Nigel Farage has today suggested that if the vote in the coming EU Referendum is close then there may have to be a 2nd Referendum. While this has been ridiculed by Cameron and others, he may, however regrettably, be right.
It is worth remembering that while UKIP has only one Member of Parliament in the Commons and 3 has-been peers in the House of Lords, it now has 24 members in the European Parliament, 497 local councillors and 7 members in the Welsh National Assembly. Ever since it was founded in 1991 by Alan Sked, UKIP has made progress. While it lost the face-off with the James Goldsmith funded Referendum Party, by 2004 it had come 3rd in the European Parliament elections with 16.1% of the vote. After Farrage became leader in 2006 he obtained substantial funding from former Conservative donors and in the 2009 European elections UKIP came 2nd after the Conservatives with 16.5% of the vote. In the 2013 local government elections it obtained 13% of the vote and in 2014 it got 163 seats and 27.49% of the vote in the European Parliament elections bringing its total number of MEP’s to 24.
UKIP is mainly supported by older, less skilled and less well educated working-class voters of which a high proportion are former Conservative voters. Some Eurosceptic Conservative politicians may be tempted to jump ship and side with UKIP.
After all, UKIP has several high profile former Conservative backers: Stuart Wheeler, has donated more than £403,690 since 2009. In October 2014, Arron Banks, who previously gave £25,000 to the Conservatives, increased his UKIP donation from £100,000 to £1 million. . In December 2014, Richard Desmond, proprietor of Express Newspapers, donated £300,000 to UKIP. The donation indicated that Desmond’s papers, the Daily Express, Sunday Express, Daily Star and Daily Star Sunday, would back UKIP in the run-up to the 2015 general election.

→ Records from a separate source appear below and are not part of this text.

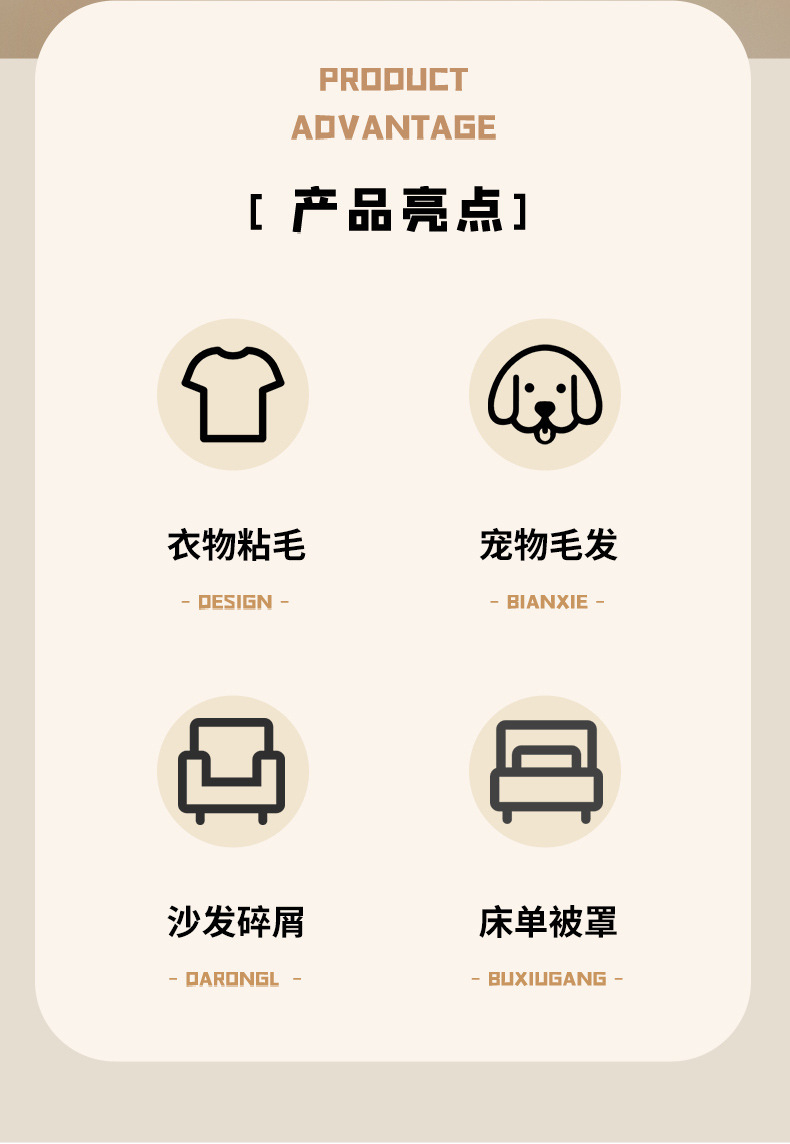 PRODUCT
ADVANTAGE

[ 产品亮点 ]

衣物粘毛

- DESIGN -

宠物毛发

- BIANXIE -

沙发碎屑

- DARONGL -

床单被罩

- BUXIUGANG -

Three weeks before the election, Desmond gave the party another £1 million.
UKIP seems to be developing a base comparable with that of the French Front National and Forza Italia and he will continue to have influence within the European Parliament.
While a 2nd referendum seems unlikely this time around, unless both Conservatives and Labour get their act together on debunking UKIP, a 2nd referendum may be a real possibility in the not too distant future.